His dictatorship was finally over after
a revolution led by the rebel forces of Fidel Castro, who launched their
successful attack in the fall of 1958. Faced with the collapse of his regime,
Batista fled with his family to the Dominican Republic on Jan. 1, 1959. Later he
went into exile on the Portuguese island of Madeira and to Estoril, near Lisbon.
He died in August 6, 1973 in Marbella, Spain.
U.S.A and right-wing Juntas in Central America
Military dictators were supported by the USA during the Second World War
on the grounds that they were anti-Nazi, and after the war because they were
anti-Communist:
-In 1941, President Arias of Panama was disposed of in a
US-supported coup.
-In 1944, the dictator of El Salvador, Martinez, was
overthrown, but the new government itself was toppled by a counter-revolution by
Martinez's former chief of police. The United States immediately recognized the
government of the new dictator. This move tarnished the so-called Good Neighbour
policy of the United States in the eyes of many Latin Americans.
-In
1954 Guzman, the elected president of Guatemala, was overthrown by the American
CIA. Guzman's "crime" was that he was introducing land reforms, which included
seizing some unused lands held by the US-based "United Fruit"
company.
-In 1959, Fidel Castro's forces toppled the corrupt government
of the dictator Batista, and he became president of Cuba.

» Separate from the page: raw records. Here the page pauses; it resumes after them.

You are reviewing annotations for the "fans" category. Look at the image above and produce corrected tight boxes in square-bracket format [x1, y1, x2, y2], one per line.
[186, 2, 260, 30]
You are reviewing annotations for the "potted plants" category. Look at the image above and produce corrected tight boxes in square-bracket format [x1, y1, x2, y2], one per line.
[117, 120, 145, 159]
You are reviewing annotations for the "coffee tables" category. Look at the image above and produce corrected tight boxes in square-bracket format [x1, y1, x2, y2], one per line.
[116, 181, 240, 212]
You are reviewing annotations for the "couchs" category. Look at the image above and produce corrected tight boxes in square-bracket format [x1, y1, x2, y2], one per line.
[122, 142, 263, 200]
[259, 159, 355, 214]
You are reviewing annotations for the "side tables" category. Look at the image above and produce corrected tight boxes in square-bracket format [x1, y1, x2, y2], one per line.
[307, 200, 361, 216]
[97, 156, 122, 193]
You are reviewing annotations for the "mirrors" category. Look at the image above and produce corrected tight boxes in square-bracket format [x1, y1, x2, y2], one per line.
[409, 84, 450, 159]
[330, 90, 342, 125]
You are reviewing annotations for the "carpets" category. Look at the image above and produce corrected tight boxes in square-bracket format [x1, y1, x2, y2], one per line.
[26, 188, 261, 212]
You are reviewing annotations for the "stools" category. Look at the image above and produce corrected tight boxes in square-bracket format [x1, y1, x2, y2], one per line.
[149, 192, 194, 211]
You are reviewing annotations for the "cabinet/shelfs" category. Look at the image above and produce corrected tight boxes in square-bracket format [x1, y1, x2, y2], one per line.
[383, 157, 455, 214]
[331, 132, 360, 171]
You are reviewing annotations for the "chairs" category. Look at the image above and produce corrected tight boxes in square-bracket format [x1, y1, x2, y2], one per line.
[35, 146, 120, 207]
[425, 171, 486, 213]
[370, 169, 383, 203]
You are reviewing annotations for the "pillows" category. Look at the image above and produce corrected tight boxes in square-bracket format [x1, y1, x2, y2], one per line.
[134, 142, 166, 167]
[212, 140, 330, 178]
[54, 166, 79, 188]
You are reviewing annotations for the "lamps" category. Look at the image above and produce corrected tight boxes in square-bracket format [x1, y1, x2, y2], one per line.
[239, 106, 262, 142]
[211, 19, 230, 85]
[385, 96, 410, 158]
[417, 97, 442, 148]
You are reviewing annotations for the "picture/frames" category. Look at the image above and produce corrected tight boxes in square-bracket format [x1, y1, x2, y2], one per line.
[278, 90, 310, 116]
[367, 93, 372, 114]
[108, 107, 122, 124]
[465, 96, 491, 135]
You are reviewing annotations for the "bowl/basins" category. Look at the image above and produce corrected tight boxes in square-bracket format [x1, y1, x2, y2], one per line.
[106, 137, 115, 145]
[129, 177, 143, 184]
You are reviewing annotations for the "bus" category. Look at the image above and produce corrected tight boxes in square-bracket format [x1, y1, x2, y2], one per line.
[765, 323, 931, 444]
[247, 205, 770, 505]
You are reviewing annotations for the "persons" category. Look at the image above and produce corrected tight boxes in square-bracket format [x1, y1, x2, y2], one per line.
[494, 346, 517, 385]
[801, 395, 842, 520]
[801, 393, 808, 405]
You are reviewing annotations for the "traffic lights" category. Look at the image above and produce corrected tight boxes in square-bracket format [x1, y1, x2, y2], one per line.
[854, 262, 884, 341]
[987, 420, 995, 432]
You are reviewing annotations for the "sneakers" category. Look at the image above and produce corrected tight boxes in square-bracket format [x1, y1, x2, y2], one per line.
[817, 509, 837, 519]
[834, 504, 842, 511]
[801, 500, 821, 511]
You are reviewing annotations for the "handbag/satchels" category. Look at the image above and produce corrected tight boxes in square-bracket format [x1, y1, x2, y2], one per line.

Initially supported by
the CIA, the American government was alarmed by his success and attempted to
eliminate him. The US imposed an economic embargo against Cuban sugar, a major
export. The blockade was later made total. Faced with American opposition,
Castro accepted help and support from the Soviet Union. Continued Cuban-US
tension led to the CIA-sponsored invasion of Cuba in 1961, the Bay of Pigs. The
invasion was defeated, a major American humiliation.